Extrait du texte
--------------------
La perturbation de la récupération se produit parce que les individus doivent écouter les réponses et les cheminements de pensée des autres participants. Ils ne correspondent pas pleinement à leurs propres voies de récupération. Cette différence va créer des perturbations chez chacun des membres du groupe. Celles-ci vont altérer leur propre capacité de récupération d’informations pendant la collaboration.

Au plus les dissemblances dans l’apprentissage, liées à l’organisation des informations, sont importantes, au plus le mode de récupération diffère et au plus cet effet se manifeste. 

Les effets néfastes de la perturbation de la récupération qui se produit pendant le rappel collectif disparaissent parfois. Lorsqu’un membre d’un groupe effectue seul la tâche de récupération après le temps de collaboration, il peut récupérer de nombreux éléments qui n’ont pas été rappelés pendant la collaboration.

Mais les effets néfastes de la perturbation de la récupération sont également susceptibles de persister dans la mémoire post-collaborative.

Considérons un individu qui ne se souvient pas pendant la collaboration d’une information qu’il connaissait précédemment. Cette information peut devenir absente par la suite, même lorsqu’une tâche post-collaborative est effectuée seule. C’est ce qu’on appelle l’oubli induit par la recherche partagée socialement (Coman, Manier, & Hirst, 2009). 

La collaboration peut inciter les individus à oublier des informations précédemment connues. De cette manière se produisent conjointement une inhibition de la collaboration et un oubli post-collaboratif.


La contagion sociale de la mémoire


Un autre coût de la collaboration se présente sous une forme inverse. Les individus peuvent se retrouver à incorporer les réponses erronées des autres membres de leur groupe dans leur propre mémoire. C’est la contagion sociale de la mémoire (Roediger, Meade et Bergman, 2001). 

Roediger, Meade et Bergman (2001) ont utilisé un paradigme particulier pour étudier les faux souvenirs implantés par l’influence sociale. Un sujet et un collaborateur se faisant passer pour un autre sujet ont vu ensemble 6 scènes d’intérieurs domestiques communes (par exemple, une cuisine) contenant de nombreux objets, pendant 15 ou 60 secondes. 

Au cours d’un test de rappel collaboratif, les deux sujets ont chacun rappelé 6 éléments des scènes, mais le collaborateur s’est parfois trompé en rapportant des éléments ne provenant pas de la scène. Certaines intrusions étaient très cohérentes avec le schéma de la scène (par exemple, un grille-pain), tandis que d’autres l’étaient moins (par exemple, des gants de cuisine). Après un bref délai, le sujet individuel essayait de se souvenir du plus grand nombre possible d’éléments des 6 scènes.
--------------------
(Lignes issues d'un jeu de données d'annotation par boîtes englobantes)
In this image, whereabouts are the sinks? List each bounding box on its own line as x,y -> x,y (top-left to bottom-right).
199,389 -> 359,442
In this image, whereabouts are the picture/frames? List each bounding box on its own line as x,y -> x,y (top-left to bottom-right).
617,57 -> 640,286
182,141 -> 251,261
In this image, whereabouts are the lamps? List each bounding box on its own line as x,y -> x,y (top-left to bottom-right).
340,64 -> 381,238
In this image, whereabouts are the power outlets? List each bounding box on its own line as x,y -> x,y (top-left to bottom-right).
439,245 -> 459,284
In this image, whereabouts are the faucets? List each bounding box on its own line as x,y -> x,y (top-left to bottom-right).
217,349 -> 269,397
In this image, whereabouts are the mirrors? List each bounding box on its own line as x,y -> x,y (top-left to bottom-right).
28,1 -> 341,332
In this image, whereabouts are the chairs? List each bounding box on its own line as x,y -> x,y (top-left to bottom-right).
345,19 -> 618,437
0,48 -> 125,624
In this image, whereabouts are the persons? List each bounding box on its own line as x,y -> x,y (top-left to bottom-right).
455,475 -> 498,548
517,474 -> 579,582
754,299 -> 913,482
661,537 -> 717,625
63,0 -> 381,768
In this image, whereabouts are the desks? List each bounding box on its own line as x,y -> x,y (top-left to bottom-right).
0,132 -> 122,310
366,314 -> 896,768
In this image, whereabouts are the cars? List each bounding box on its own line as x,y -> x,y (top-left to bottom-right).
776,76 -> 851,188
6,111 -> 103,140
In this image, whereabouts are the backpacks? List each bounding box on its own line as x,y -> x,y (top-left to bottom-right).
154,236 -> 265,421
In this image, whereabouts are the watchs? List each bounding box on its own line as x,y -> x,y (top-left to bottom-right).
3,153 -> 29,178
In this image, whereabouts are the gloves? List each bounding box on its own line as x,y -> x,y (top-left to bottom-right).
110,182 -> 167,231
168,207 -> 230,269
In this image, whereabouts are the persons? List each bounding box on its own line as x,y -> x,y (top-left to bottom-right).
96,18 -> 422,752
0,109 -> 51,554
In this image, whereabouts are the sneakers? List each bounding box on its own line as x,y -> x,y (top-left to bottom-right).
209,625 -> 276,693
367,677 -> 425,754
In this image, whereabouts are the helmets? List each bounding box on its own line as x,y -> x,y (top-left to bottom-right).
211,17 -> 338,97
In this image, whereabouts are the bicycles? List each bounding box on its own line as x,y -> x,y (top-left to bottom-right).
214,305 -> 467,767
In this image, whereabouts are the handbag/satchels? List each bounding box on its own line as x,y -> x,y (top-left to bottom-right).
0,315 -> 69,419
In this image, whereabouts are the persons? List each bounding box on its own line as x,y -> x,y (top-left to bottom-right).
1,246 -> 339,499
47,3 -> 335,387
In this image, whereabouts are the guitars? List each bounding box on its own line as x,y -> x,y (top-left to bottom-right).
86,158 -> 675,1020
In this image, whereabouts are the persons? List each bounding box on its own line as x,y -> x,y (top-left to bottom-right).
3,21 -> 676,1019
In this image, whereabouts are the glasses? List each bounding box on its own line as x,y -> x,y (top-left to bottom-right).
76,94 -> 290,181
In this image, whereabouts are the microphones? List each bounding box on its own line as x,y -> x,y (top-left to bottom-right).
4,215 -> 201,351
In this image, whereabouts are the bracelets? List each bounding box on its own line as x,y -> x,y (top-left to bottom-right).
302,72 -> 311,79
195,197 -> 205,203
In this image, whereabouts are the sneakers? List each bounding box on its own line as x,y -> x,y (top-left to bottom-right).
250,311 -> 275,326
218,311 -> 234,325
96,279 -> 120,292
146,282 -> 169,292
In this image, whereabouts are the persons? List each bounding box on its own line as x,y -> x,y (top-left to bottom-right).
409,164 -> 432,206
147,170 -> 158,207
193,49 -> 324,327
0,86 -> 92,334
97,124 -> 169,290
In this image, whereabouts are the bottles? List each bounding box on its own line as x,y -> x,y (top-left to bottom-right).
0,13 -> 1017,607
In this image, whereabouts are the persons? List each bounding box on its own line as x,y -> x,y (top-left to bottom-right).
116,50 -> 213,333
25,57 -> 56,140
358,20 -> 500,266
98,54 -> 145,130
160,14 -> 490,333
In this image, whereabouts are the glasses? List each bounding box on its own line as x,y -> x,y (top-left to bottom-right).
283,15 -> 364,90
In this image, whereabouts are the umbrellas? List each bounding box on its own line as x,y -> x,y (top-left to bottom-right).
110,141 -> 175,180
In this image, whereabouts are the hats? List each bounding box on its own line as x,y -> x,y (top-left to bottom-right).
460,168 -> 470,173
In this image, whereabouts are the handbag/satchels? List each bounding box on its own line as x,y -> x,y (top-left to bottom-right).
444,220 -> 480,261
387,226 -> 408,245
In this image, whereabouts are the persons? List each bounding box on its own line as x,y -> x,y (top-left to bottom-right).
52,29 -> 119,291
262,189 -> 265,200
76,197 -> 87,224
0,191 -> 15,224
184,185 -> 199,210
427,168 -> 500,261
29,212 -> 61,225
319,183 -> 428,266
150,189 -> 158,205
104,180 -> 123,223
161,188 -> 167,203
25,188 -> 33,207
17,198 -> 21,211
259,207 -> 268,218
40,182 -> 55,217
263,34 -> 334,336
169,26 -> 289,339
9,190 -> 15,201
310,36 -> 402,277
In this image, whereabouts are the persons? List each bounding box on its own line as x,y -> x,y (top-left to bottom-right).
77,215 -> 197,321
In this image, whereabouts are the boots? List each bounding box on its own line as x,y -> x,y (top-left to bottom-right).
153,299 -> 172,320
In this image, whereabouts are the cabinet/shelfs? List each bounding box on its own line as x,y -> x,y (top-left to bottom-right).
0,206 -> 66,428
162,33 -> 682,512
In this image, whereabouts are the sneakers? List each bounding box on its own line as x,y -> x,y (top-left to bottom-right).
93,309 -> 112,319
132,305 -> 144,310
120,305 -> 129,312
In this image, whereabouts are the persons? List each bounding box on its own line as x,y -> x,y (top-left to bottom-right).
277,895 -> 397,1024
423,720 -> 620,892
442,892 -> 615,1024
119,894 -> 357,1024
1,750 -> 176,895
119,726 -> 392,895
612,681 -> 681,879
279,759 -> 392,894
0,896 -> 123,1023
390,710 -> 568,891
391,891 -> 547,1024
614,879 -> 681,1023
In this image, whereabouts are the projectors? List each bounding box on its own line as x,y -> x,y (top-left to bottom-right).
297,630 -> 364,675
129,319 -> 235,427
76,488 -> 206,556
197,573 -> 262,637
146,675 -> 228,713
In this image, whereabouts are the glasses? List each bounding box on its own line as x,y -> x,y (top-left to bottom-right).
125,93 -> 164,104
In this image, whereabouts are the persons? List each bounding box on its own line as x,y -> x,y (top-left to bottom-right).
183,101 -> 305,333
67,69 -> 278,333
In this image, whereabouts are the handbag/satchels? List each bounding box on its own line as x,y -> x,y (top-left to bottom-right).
--------------------
Consigne 1
Résumez en deux phrases l'extrait sur la mémoire collaborative.
Consigne 2
Reproduisez l'extrait sur la mémoire collaborative depuis « La collaboration peut » jusqu'à « un oubli post-collaboratif. » inclus.
Ce matériel est indépendant de l'extrait sur la mémoire collaborative.

Réponse attendue 1
Pendant le rappel collectif, écouter les réponses des autres participants perturbe la capacité de récupération de chacun, et cet effet peut soit disparaître lors d'un rappel individuel ultérieur, soit persister sous la forme d'un oubli induit par la recherche partagée socialement. Un autre coût de la collaboration est la contagion sociale de la mémoire, c'est-à-dire l'incorporation des réponses erronées des autres, que Roediger, Meade et Bergman (2001) ont étudiée avec un collaborateur rapportant des éléments absents de scènes domestiques.

Réponse attendue 2
La collaboration peut inciter les individus à oublier des informations précédemment connues. De cette manière se produisent conjointement une inhibition de la collaboration et un oubli post-collaboratif.